## DATA PROVIDED
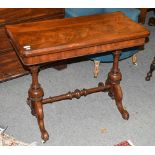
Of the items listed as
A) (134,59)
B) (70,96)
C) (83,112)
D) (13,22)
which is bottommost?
(83,112)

## BRIEF
Copy the listing above word for word, leaving out the picture.

## SOLUTION FOR THIS TASK
Of the items listed as
A) (134,59)
B) (70,96)
C) (83,112)
D) (13,22)
which is bottommost?
(83,112)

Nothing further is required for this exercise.